CHALLENGE 1 » According to the passage on viewing signals as vectors, what makes that view difficult to grasp?

TEXT EXTRACT »
The preceding discussion displays how thinking of time‐frequency transforms from the point of view of filtering (with given time and frequency characteristics) leads naturally to filterbanks. But in signal processing literature another way of viewing signals is nowadays almost as common. We already touched this view when we spoke of vector quantization. This view is based on seeing signals not as functions of time (attached to each instant of discrete time is a signal value, which may be a vector like in 2+ channel transmission) but instead viewing a whole, infinitely long sequence of sample values as a single vector, or a point in an infinite dimensional real vector space. The algebraic side of this viewpoint is easy: constructing an infinite dimensional vector space is almost as simple as it is to construct a finite dimensional one (like each point in space as a combination of three real numbers). What makes the view difficult to grasp is the topology and the geometry of the resulting space—it doesn’t go to illustrate infinite dimensional rotations (like FFT, for instance). But after we define the space and construct some geometry in it (for instance, by specifying a distance between vectors), we suddenly have a whole slew of deep mathematical black art from basic linear algebra through the theory of general vector spaces to functional analysis, operator algebra and variational calculus to linear and general topology at our disposal. Suddenly many of the complex, serial interactions encountered in linear signal processing can be modelled as simple vector operations and e.g. filterbanks start to seem like nice decompositions of vectors into components belonging to separate subspaces of the vector space we came up with in the first phase.

DATA EXCERPTS »
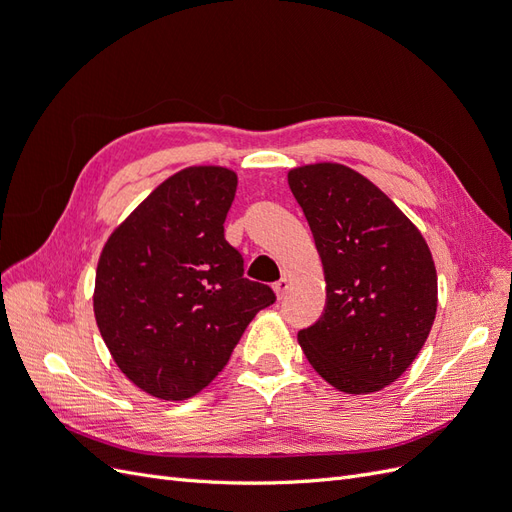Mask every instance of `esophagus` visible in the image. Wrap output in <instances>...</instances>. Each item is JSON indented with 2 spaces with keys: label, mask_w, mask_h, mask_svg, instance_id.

...

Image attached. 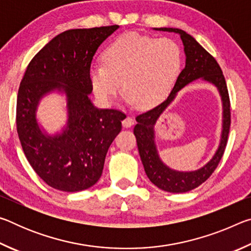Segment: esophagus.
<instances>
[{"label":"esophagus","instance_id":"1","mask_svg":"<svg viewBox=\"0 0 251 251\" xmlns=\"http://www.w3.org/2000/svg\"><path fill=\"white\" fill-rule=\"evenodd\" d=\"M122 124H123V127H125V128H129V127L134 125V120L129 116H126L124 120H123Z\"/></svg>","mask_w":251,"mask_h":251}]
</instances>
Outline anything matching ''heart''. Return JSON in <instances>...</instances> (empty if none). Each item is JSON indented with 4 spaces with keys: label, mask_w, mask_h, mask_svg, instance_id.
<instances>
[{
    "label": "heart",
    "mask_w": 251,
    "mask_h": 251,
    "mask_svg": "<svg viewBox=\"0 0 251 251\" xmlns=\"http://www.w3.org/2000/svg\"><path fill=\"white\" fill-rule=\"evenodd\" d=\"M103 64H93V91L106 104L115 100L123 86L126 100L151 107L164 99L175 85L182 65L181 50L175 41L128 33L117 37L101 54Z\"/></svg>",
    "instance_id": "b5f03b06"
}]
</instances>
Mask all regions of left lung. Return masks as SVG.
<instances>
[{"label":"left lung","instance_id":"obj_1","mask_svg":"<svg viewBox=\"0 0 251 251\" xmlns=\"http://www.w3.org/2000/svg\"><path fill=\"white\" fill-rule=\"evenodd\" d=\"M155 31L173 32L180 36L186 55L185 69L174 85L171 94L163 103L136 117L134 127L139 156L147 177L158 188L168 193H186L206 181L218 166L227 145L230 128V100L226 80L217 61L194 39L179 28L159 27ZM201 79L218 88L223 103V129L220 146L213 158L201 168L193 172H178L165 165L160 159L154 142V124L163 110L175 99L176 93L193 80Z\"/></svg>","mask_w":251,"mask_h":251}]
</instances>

...

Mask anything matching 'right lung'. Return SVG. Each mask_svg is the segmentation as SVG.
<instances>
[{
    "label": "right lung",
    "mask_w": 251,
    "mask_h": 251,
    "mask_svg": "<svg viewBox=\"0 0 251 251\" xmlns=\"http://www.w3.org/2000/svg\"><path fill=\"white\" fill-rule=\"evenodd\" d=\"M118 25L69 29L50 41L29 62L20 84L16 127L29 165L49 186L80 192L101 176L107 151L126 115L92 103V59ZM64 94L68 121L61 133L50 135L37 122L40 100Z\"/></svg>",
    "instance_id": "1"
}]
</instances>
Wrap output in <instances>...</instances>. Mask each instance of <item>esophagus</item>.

CHALLENGE 2 » Copy out the rows from the line with "Mask anything matching" up to and including the line with "Wrap output in <instances>...</instances>. Mask".

COMPLETE ANSWER 1 » The topology and the geometry of the resulting space.

COMPLETE ANSWER 2 »
Mask anything matching 'right lung'. Return SVG. Each mask_svg is the segmentation as SVG.
<instances>
[{
    "label": "right lung",
    "mask_w": 251,
    "mask_h": 251,
    "mask_svg": "<svg viewBox=\"0 0 251 251\" xmlns=\"http://www.w3.org/2000/svg\"><path fill=\"white\" fill-rule=\"evenodd\" d=\"M118 25L69 29L50 41L29 62L20 84L16 127L29 165L49 186L80 192L101 176L107 151L126 115L92 103V59ZM64 94L68 121L61 133L50 135L37 122L40 100Z\"/></svg>",
    "instance_id": "1"
}]
</instances>
Wrap output in <instances>...</instances>. Mask each instance of <item>esophagus</item>.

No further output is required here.